_Excerpted passage_
____

Referring to FIG. 4A, a1, b1, c1, d1, e1, f1, g1, h1, i1, j1, k1, l1, m1, n1, o1, and p1 which are all pixels in a 4×4 block 410 of an 8×8 block 400 are predicted from (A+B+C+D+I+J+K+L+4)/8. Also, pixels a2, b2, c2, d2, e2, f2, g2, h2, i2, j2, k2, l2, m2, n2, o2, and p2 are predicted from (E+F+G+H+2)/4. Also, pixels a3, b3, c3, d3, e3, f3, g3, h3, i3, j3, k3, l3, m3, n3, o3, and p3 are predicted from (M+N+0+P+2)/4 and pixels a4, b4, c4, d4, e4, f4, g4, h4, i4, j4, k4, l4, m4, n4, o4, and p4 are predicted from (E+F+G+H+M+N+0+P+4)/8.
FIG. 4B illustrates pixel prediction of a chrominance block, an R block, and a B block in Horizontal mode.
Pixel a1 is predicted from pixel I, pixel b1 from pixel a1, and pixel c1 from pixel b1. Thus, prediction is performed by using an adjacent pixel in the horizontal direction in the block 400 to be predicted.
FIG. 4C illustrates pixel prediction of a chrominance block, an R block, and a B block in Vertical mode.
Pixel a1 is predicted from pixel A, pixel e1 from pixel a1, and pixel i1 from pixel e1. Thus, prediction is performed by using an adjacent pixel in the vertical direction in the block 400 to be predicted.
It is described above that pixel prediction is performed by using adjacent pixels in each of 4×4 block units in luminance block and G block prediction and is performed by using adjacent pixels in each of 8×8 block units in chrominance block, R block, and B block prediction. However, the prediction method is not limited to the 4×4 block or 8×8 block, and can be equally applied to blocks of an arbitrary size M×N. That is, even when a block unit to be predicted is an M×N block, a pixel value to be predicted can be calculated by using a pixel closest to the pixel value in a prediction direction in the block.
FIG. 5 illustrates a prediction method when encoding and decoding are performed in the above modes.

____

Source data
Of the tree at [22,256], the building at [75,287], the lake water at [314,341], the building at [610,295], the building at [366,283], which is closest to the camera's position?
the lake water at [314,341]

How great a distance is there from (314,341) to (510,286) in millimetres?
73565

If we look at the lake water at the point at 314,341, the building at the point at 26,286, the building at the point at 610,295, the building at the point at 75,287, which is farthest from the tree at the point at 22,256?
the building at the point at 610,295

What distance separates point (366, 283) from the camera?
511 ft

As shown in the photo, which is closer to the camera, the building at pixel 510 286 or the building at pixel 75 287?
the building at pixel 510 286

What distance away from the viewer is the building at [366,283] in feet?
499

____

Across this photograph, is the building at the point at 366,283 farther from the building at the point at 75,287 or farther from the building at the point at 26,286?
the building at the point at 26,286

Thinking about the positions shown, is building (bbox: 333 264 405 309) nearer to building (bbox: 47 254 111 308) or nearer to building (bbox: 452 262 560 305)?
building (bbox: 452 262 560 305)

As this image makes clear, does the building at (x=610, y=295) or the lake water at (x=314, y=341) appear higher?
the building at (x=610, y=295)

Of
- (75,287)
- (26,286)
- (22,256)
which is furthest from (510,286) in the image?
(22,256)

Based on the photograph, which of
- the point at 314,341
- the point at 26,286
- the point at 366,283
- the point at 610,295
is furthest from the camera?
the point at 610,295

____

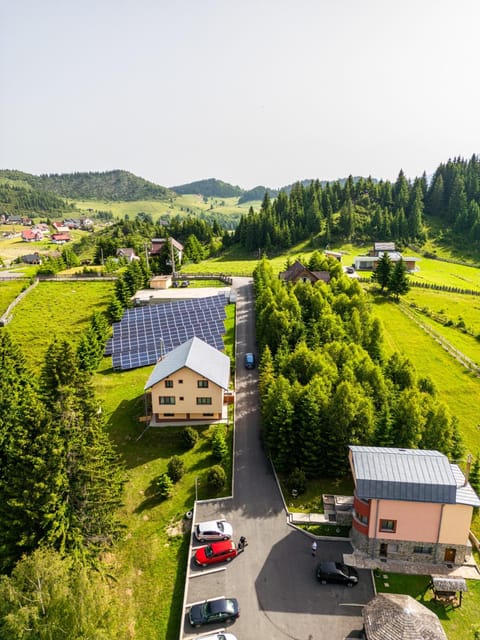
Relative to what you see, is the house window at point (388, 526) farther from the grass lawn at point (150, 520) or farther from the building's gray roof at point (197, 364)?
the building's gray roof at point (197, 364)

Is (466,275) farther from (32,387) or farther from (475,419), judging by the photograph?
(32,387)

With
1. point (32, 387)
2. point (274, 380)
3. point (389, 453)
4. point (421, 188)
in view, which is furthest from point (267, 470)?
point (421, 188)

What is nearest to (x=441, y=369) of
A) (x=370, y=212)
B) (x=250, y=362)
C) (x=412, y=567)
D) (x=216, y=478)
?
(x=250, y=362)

____

_Exercises_
• A. Answer these questions about the pixel-prediction passage:
(i) In Horizontal mode, which pixel is pixel a1 predicted from?
(ii) In Vertical mode, which pixel is pixel e1 predicted from?
(iii) Beyond the 4×4 and 8×8 blocks, to what size of block does the passage say the prediction method can be equally applied?
• B. Count the lines in the entries that contain the string "tree", with case counting, and give only the number.

_Responses per task_
• A.
(i) Pixel I
(ii) Pixel a1
(iii) Blocks of an arbitrary size M×N

• B. 2